BOE buildingUPPER MARLBORO – The number of speakers per meeting and what they can speak on may be restricted if the Prince George’s County Board of Education passes proposed policies introduced during its most recent work session.

At a meeting held at 1 p.m. on April 6, the board of education formally introduced changes to a board policy regarding public comment at public meetings. The changes were only a first reader, meaning board discussion or comment on the issue was not necessary; however a few members found the changes egregious and said so during their introduction.

Boardmember Edward Burroughs, III said the revamped policy would restrict residents in a burdensome way.

“There are times the budget might not change, or the issue might not change, but the person might still want to communicate their concern or their approval to the board once they learn more information. We shouldn’t prohibit that,” Burroughs said.

Burroughs and fellow Boardmember Raaheela Ahmed raised several issues with the possible changes, specifically regarding intimidation of speakers and restricting public comment topics. This led the policy committee Chair Curtis Valentine and Boardmember K. Alexander Wallace to ask Board Chair Segun Eubanks for an emergency committee meeting on the issue. The date of that emergency meeting has yet to be set.

The policy changes in question are clearly noted in online versions of the policy, which is Policy No. 8345. The proposed changes state that the board’s assistants will only take public comment registrations from the “individual directly,” meaning no third parties or interpreters can call to register a resident to speak at a board of education meeting.

In addition, the possible policy reads that the board assistant can refuse to register a resident to speak if they do not give their name and state the purpose of their testimony.

“The maximum number of speakers shall not exceed 15 since the total time allotted is 45 minutes,” the changes read. “The board will reserve10 of the 15 (maximum) slots for individuals who wish to comment on issues that are on the agenda for that day’s board meeting. The other five slots will be reserved for speakers who wish to comment on other issues that are not specifically on the agenda.”

The anticipated changes also include additions to the policy in the form of restrictions on what residents can speak on. Personnel issues, matters on appeal, complaints “identifying individual students,” advertising or solicitation of services or products and any topic that will have a formal public hearing are all on the list of banned topics from board of education meeting public comments.

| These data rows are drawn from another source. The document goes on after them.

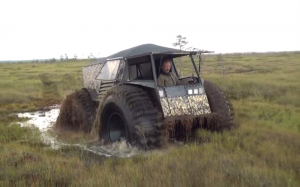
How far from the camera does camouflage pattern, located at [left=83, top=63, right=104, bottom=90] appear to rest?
29.1 feet

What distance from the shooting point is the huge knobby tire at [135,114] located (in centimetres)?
567

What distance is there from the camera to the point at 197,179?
374 cm

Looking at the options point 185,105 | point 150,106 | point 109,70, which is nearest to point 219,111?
point 185,105

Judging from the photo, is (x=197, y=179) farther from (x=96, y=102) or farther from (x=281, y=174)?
(x=96, y=102)

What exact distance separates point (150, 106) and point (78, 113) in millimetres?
3577

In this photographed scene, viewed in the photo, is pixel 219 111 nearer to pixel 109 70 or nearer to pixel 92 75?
pixel 109 70

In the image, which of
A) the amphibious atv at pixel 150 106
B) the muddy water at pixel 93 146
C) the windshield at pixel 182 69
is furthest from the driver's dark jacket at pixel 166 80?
the muddy water at pixel 93 146

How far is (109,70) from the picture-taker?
8.30 metres

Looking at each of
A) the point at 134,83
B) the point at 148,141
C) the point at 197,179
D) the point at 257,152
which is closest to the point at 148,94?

“In addition, no individual may address the same topic before the board within a 30 day period, unless there has been a change in status of that agenda or non-agenda item,” the changed policy would read. This means if there is no movement on an issue, residents cannot readdress the topic within 30 days of their original testimony.

Burroughs took issue with that.

“If I work this day and I can’t make it to the budget hearing and there’s a board meeting the next week and I can make it to that, I should be able to testify whenever I can,” he said.

However, the planned changes also state that there will be no limit on the number of speakers at a public hearing, though it also strikes school closings as a reason for holding a public hearing.

The changes leave the ruling of any comment out of order up to the chair of the board, Eubanks. In the past, the board has typically allowed more than 15 residents to speak at a meeting, despite previous restrictions. The proposed changes leave registration for comment soley to the board’s assistant.

“I think this board should strongly consider having language in that policy that address intimidation in some way, shape or form,” Ahmed said. “I think it could be and should be discussed further on.”